Tony, Rich,
 
Is what is shown below the answer Rich did not get from Tony?
 
jorge

________________________________

From: [EMAIL PROTECTED] on behalf of Tony Murray
Sent: Thu 2006-01-12 23:07
To: [email protected]
Subject: RE: [ActiveDir] File Permissions: Deny vs. Allow



Could this be an explanation?:

 

"In most cases, Deny overrides Allow unless a folder inherits conflicting 
settings from different parents. In this situation, the setting that is 
inherited from the parent that is closest to the object in the subtree has 
precedence."

 

http://support.microsoft.com/default.aspx?scid=kb;en-us;308418&sd=tech

 

Tony

 

________________________________

From: [EMAIL PROTECTED] [mailto:[EMAIL PROTECTED] On Behalf Of Ahmed Al-Awah
Sent: Friday, 13 January 2006 10:41 a.m.
To: '[email protected]'
Subject: [ActiveDir] File Permissions: Deny vs.
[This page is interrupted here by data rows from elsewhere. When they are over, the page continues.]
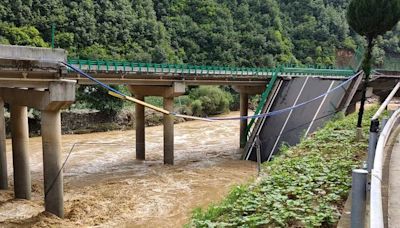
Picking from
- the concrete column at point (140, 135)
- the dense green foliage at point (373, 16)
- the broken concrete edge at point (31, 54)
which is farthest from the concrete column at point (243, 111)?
the dense green foliage at point (373, 16)

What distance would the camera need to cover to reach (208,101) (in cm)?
4562

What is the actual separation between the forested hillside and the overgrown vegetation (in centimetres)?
3824

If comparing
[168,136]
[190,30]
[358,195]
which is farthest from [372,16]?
[190,30]

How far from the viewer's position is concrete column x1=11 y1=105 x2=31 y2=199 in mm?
14859

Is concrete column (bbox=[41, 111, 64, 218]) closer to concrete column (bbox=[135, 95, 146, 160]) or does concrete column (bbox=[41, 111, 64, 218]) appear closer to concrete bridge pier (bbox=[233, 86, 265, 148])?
concrete column (bbox=[135, 95, 146, 160])

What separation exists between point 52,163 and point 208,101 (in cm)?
3363

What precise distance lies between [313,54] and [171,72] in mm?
60830

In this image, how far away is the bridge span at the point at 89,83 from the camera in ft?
39.3

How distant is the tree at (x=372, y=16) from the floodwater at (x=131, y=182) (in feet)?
21.2

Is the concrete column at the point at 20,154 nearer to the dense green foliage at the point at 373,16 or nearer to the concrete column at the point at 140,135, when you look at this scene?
the concrete column at the point at 140,135

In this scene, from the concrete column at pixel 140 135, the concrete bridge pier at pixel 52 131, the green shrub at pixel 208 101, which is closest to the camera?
the concrete bridge pier at pixel 52 131

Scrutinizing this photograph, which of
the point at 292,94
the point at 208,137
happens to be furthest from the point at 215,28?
the point at 292,94

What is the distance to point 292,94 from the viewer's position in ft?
75.6

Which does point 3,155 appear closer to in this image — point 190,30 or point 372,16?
point 372,16
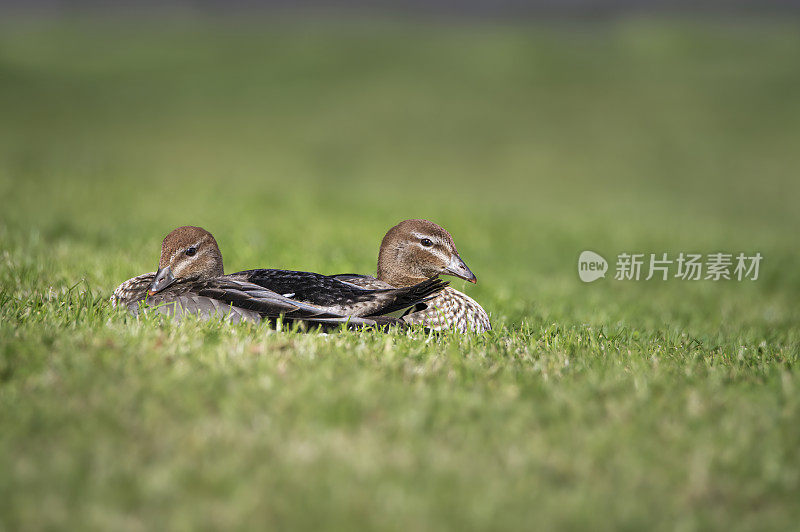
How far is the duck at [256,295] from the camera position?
5.07 m

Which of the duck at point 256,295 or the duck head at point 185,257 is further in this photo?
the duck head at point 185,257

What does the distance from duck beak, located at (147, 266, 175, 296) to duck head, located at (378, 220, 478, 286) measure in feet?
5.56

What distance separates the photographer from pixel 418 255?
5.76 metres

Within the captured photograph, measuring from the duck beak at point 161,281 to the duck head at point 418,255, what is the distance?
5.56 feet

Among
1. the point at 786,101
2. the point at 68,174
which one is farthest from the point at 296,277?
the point at 786,101

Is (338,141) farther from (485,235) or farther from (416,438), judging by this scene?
(416,438)

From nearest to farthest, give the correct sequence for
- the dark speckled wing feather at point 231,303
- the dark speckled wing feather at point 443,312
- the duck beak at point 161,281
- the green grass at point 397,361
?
the green grass at point 397,361 < the dark speckled wing feather at point 231,303 < the duck beak at point 161,281 < the dark speckled wing feather at point 443,312

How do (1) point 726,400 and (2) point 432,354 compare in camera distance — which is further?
(2) point 432,354

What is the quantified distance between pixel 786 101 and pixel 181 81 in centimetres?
2930

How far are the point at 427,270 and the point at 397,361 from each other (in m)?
1.33

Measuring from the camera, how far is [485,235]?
14.2 m

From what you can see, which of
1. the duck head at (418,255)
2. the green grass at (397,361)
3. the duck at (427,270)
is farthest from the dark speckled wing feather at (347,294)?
the duck head at (418,255)

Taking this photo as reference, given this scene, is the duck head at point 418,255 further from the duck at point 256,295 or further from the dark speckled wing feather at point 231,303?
the dark speckled wing feather at point 231,303

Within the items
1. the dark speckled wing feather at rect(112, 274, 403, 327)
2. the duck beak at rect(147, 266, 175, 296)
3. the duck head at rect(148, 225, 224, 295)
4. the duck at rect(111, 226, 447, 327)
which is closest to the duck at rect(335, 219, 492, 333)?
the duck at rect(111, 226, 447, 327)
Allow

 

Hi all,

 

I'm hoping someone can help explain a situation I came across recently. I have 
a global security group that has been denied access to a specific network drive 
(a folder on a server). However, certain members within the global security 
group are able to access the drive.

 

After some research I found that the global group was a "member of" a domain 
local group with access to the drive in question. When the group was removed 
from the domain local group (but were still members of the global group) the 
said users were no longer able to access the drive.

 

File permissions, as I understand them, are designed such that deny permissions 
will always override allow permissions but in this case it seems that this is 
not the case, hence my confusion.

 

P.S.: Just as an FYI, the global group and domain local group are located in 
different OUs but are part of the same domain.

 

Any clarifications on why this is happening are appreciated.